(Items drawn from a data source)
★ ★ ★ ★ ★ ★ ★
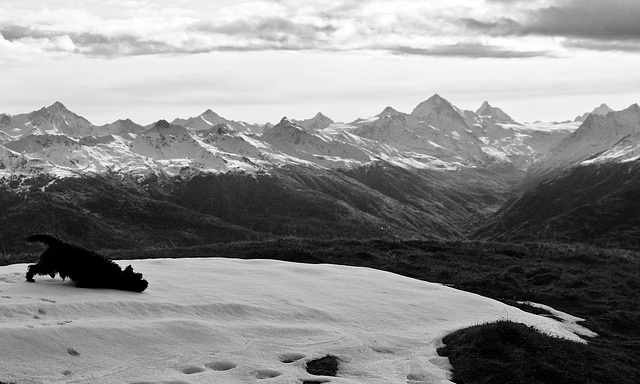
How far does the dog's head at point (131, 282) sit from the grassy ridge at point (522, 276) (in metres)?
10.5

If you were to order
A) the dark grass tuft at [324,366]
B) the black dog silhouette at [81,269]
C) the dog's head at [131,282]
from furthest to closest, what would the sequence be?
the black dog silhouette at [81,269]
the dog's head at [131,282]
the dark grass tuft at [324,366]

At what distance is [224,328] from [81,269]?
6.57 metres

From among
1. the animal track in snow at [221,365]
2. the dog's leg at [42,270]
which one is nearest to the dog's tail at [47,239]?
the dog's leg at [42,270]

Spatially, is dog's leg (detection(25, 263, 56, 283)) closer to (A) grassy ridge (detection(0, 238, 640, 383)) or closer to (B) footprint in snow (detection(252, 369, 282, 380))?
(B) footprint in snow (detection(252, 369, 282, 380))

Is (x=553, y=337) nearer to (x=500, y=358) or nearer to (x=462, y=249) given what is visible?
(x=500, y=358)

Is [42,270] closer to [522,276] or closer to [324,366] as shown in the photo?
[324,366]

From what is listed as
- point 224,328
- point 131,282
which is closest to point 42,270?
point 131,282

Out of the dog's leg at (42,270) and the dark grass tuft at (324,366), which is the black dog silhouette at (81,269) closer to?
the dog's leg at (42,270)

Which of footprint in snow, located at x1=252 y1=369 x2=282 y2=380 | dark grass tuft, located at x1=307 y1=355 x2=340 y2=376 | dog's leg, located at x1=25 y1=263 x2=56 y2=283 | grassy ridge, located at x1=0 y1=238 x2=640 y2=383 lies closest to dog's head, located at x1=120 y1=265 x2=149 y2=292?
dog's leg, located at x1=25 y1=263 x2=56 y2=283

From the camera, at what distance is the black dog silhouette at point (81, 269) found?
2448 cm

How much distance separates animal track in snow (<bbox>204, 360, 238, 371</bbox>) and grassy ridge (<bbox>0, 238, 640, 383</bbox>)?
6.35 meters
★ ★ ★ ★ ★ ★ ★
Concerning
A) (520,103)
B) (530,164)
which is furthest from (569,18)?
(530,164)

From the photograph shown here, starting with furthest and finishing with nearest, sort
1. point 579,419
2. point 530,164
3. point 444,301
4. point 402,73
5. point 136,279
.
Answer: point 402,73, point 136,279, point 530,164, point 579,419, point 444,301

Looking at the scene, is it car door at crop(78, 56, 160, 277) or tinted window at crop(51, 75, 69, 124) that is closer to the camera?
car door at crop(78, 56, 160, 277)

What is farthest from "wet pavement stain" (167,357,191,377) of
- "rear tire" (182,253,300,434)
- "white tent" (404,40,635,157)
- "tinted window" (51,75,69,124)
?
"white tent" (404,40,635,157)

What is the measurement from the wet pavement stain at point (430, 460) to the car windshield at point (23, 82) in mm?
★ ★ ★ ★ ★ ★ ★
## STATED GOAL:
Can you copy out, word for word, the lines of the listing starting at the line containing "From the camera, at" and ending at the line containing "6.35 meters"?

## EXERCISE SOLUTION:
From the camera, at what distance is the black dog silhouette at point (81, 269) found?
2448 cm

How much distance separates animal track in snow (<bbox>204, 360, 238, 371</bbox>) and grassy ridge (<bbox>0, 238, 640, 383</bbox>)?
6.35 meters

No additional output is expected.